Xojo 2019r3.2 (Web 1.0)


Xojo 2023r4 (Web 2.0)


Xojo 2024r1.62274 (Web 2.0)

Discussion
So the first thing to call out is probably the first deficiency here of the testing just hitting the home page and not navigating through the interface at all. As a result, the findings aren’t going to be super conclusive beyond how quickly or reliably the homepage loads.

The first thing that stands out, is how different Web 1.0 is from Web 2.0. Not only is the size/request drastically down under 2.0 but the size/sec is higher which should mean much better efficiency and throughput versus 1.0. Of course the caveat is that the total data size is greater under 2.0, but I think this has to do with the project itself being different than 1.0.

Next it looks like the requests/sec are about the same across all three tests, although 2023r4 did have slightly more timeouts. Note that the “aborted due to deadline” isn’t an error per se, but how many connections were ceased once the 60 sec test time was up.

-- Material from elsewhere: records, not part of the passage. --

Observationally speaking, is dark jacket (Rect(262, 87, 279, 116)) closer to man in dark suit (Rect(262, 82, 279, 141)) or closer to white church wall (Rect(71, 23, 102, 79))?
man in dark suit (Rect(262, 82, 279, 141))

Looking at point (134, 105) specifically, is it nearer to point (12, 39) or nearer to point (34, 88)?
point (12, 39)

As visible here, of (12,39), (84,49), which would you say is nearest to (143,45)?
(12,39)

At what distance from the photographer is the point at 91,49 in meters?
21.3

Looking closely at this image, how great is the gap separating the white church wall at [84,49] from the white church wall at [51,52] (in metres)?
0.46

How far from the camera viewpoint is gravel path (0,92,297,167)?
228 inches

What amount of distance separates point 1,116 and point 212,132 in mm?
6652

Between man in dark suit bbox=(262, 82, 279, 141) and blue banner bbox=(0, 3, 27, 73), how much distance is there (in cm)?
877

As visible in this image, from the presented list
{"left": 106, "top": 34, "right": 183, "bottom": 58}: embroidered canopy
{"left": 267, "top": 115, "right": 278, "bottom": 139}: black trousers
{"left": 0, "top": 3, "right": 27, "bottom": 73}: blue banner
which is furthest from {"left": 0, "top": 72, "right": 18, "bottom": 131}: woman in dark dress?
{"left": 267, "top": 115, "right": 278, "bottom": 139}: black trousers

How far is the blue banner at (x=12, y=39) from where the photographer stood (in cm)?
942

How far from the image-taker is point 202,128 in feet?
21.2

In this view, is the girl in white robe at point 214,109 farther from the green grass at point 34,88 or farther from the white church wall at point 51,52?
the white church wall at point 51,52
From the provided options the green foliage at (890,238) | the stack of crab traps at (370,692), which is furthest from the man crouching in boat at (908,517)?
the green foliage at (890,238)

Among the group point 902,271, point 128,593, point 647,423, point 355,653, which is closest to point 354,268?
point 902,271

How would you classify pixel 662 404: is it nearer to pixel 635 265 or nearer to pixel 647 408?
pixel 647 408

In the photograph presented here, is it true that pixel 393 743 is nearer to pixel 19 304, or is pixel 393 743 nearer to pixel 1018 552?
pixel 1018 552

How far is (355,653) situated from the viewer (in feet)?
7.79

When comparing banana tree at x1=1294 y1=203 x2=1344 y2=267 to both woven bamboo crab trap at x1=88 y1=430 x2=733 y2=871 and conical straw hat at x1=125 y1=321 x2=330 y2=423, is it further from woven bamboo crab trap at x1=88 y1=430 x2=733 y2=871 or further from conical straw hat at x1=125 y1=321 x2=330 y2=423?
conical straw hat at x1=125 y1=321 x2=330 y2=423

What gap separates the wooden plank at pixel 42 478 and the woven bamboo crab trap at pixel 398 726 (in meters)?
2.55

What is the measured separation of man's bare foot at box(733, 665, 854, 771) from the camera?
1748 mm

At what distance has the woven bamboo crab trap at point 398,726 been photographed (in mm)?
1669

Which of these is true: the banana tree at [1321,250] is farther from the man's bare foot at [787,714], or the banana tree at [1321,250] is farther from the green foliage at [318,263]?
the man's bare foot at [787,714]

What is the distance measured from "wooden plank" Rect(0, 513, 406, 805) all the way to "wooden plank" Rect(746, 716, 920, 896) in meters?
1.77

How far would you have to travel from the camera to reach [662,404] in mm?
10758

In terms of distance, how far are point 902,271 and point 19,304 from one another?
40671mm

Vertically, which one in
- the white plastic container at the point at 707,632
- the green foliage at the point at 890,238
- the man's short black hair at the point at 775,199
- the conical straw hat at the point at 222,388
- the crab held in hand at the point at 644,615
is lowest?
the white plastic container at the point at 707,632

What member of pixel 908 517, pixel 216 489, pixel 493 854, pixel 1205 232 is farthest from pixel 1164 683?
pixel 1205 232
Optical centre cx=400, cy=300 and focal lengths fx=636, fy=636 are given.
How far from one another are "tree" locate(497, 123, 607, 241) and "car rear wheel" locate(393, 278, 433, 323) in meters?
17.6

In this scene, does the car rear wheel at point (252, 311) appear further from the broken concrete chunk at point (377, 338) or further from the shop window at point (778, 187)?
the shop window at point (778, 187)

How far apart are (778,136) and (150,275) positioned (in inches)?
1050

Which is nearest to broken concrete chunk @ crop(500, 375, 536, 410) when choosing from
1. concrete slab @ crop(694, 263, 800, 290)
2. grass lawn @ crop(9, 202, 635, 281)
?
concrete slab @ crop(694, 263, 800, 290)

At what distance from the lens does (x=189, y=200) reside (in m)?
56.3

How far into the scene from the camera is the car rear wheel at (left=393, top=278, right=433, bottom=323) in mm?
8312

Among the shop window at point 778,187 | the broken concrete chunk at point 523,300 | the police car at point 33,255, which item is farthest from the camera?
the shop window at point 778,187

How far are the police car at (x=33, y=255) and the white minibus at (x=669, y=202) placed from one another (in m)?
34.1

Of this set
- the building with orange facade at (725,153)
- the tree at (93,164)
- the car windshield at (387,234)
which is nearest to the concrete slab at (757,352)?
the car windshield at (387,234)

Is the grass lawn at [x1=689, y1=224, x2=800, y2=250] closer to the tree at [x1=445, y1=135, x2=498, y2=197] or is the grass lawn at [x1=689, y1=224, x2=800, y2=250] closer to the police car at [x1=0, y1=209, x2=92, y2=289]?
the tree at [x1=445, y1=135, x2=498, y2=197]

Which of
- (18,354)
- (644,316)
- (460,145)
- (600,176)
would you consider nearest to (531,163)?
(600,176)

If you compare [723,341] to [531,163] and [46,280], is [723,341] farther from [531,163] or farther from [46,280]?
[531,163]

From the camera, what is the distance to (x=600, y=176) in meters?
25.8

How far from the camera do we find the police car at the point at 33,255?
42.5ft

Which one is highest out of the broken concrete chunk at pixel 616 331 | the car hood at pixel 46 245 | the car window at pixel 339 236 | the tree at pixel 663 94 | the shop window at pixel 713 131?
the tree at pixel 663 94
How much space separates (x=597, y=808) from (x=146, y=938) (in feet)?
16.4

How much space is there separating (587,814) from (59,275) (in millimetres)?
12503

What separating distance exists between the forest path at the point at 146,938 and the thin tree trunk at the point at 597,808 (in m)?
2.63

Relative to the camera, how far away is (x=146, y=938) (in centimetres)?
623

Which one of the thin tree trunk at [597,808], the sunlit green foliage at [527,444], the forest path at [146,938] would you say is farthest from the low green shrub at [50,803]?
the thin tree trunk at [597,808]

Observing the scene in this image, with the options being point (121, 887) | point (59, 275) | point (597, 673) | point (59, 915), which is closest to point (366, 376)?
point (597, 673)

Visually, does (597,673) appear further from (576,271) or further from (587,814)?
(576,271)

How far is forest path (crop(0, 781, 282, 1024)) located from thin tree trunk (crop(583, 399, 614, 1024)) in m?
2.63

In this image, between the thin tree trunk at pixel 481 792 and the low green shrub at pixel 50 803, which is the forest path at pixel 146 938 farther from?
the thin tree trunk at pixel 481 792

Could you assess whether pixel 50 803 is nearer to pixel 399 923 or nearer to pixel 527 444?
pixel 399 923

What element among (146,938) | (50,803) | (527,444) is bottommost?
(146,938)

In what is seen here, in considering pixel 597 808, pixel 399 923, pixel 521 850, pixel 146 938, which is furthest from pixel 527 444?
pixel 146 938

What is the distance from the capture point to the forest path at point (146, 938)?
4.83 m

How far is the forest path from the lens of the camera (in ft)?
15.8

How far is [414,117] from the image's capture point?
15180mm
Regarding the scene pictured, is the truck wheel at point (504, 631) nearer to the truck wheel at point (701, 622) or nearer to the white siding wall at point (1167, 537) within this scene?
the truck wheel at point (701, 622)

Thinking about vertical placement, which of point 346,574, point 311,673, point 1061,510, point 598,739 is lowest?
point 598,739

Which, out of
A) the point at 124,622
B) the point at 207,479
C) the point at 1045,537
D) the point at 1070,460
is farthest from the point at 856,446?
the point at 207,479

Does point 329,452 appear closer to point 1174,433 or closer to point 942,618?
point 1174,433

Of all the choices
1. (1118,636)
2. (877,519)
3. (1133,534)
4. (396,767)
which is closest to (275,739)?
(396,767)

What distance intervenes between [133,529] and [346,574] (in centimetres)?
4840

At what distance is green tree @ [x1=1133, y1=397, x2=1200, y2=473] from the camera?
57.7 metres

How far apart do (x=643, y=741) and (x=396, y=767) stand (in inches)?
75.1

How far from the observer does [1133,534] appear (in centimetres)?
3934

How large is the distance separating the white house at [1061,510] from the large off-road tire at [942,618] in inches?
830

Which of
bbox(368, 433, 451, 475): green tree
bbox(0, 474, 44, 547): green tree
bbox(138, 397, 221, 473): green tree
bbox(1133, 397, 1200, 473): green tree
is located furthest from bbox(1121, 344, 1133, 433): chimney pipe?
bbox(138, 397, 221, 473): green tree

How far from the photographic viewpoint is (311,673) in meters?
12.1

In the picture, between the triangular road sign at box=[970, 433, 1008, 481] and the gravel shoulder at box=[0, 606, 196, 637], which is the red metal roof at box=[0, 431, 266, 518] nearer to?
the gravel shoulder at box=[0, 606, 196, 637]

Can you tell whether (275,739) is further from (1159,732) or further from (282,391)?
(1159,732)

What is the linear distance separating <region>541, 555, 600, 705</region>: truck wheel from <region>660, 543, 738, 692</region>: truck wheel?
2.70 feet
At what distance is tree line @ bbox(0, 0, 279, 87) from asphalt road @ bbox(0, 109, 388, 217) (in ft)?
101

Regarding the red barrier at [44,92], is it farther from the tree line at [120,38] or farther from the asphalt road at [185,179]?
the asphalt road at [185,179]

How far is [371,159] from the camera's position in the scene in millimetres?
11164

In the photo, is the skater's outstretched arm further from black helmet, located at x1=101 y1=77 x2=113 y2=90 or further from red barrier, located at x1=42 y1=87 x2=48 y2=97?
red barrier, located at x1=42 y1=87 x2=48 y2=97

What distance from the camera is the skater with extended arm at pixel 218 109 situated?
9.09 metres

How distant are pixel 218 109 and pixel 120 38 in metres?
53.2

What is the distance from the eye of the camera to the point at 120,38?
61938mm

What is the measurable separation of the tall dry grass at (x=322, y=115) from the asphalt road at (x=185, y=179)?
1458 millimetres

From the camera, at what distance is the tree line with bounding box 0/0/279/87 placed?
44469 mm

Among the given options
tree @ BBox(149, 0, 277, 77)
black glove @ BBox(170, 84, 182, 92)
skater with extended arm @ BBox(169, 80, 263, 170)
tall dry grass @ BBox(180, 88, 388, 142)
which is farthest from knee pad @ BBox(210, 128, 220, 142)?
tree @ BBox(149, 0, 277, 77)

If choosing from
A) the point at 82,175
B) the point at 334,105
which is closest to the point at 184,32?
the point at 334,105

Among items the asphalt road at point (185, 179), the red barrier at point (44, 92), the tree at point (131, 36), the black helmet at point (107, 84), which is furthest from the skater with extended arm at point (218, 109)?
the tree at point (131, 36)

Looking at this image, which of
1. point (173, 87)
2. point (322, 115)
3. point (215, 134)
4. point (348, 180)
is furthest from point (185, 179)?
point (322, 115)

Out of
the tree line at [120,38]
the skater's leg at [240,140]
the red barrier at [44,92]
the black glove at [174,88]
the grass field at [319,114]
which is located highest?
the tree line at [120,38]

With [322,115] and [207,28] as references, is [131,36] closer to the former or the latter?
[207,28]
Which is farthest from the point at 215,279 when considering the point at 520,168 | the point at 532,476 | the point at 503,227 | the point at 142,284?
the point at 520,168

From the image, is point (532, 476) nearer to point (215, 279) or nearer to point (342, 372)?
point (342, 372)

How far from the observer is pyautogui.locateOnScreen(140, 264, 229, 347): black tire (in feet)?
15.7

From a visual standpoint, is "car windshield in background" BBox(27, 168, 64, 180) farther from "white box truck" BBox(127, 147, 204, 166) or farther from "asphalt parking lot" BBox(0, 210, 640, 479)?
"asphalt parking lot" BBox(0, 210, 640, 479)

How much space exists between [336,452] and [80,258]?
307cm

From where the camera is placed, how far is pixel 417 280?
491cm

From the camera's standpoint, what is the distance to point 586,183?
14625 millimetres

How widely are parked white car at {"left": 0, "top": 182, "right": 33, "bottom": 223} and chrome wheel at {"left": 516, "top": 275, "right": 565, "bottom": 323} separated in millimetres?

It’s also interesting to see a majority (75%) of all requests happening in the low 5 sec range across all tests with the slowest and fastest times about the same for all.

Next Steps
So on my side, I was more curious than anything else about how much load 2.0 could take. In this very rudimentary test, it appears that having 50 concurrent users hitting the homepage of Eddie’s Electronics at the same time, is very doable. Next step for me might be to crank up the number of requests and concurrent requests on my own web app to see if I can gauge at what point I should move up to higher tiers of DO droplets, add more load balancing, etc. At the very least, I now have a baseline that I can work against.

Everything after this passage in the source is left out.